Praise for The Sun & the Moon:
“By then I could barely speak,” Kristina Marie Darling writes, in a collection that mirrors the dissolution of a relationship: mythologizing, erasing, reinventing, and, finally, reinvestigating itself. The Sun & the Moon is rooted in the liminal, where the ghosts that populate these poems become more human than the couple whose house they inhabit, whose drawers they open, whose clothes they wear. Everything is simultaneously burning and freezing, brightening and dimming, so that the stagnancy of a relationship becomes eerily unsettling—claustrophobic and violent—a place for knives and locks and ash. “It’s the strangest things that keep me from leaving.” It’s the same devastatingly strange things that will make readers stay.
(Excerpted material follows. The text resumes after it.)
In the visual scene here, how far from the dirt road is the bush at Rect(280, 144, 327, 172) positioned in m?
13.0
—Corey Van Landingham, author of Antidote
“From what I understood, the ghosts had always been volatile.” Kristina Marie Darling’s The Sun & the Moon is a homage to the mutability of consciousness and memory. These prose-poems and erasures achieve a kind of Victorian noir by turning the cluttered, dangerous spaces of desire and mourning into irreducible images. Smudged with ash, soot and dark red stars, The Sun & the Moon renders a universe of jagged, dazzling relics that haunt and captivate us long after the book is finished.
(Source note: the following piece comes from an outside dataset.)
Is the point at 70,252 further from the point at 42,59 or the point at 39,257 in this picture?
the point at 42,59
—Kara Candito, author of Spectator and Taste of Cherry
Kristina Marie Darling’s The Sun & the Moon takes as its metaphor the astronomical clock. The “I” and “you” of these poems are celestial bodies that inhabit the same system, yet are ever distant from one another. These poems become rooms of a gothic house haunted by ghosts that the speaker appears to be one of, at times, and threatened by, at others. The Sun & the Moon is a dreamscape of remnants—ashes, envelopes, and knives—that mark moments of misconnection as though erased from memory.
—Tyler Mills, author of Tongue Lyre
In poems lit by an incendiary marriage, Kristina Marie Darling traces a story that begins, as stories often do, “as a small mark on the horizon.” Brave and haunted, these poems burn down to ash and winter, daring to unlock the spell of memory’s silver flashings. The small remains, like distant stars, make a moving portrait.
—Mary Ann Samyn, author of My Life in Heaven
Reviews of The Sun & the Moon:
“Like her collaborative book, X Marks the Dress, Darling thus calls into question the gendered narratives that mark our lives. To see the sun rise each day, we’re nearly hardwired to see it go. When Darling writes, ‘I realized you weren’t my husband any more than I had been your wife,’ she asks us to consider the narratives that inscribe our most intimate relationships, leaving us to wonder how we want to write our days, and more importantly, suggesting the possibility of other narratives, ones not tied to an end, if we can remember to imagine it.” — The Iowa Review.
“Sometimes an extraordinary book lands on your doorstep and you’re grateful to be astonished again. Kristina Maria Darling’s The Sun & the Moon is a beauty to behold. A surprising, masterfully written long prose poem that reads like a novel, it weaves a story of a marriage deconstructed in a fantastical, surreal setting, whose strangeness is reminiscent of Edgar Allan Poe: ‘I tore into the envelope & there was only winter inside, not even a card or a handwritten note.'” — The Lit Pub.
“…contradictory emotions are cataclysmic in Darling’s poetry, inspiring the speaker to mentally reorder domestic space, arrange it in the heavens, let its love affair burn out—desire, grief turned ash and snow fallen to an earthly ground.” — NewPages.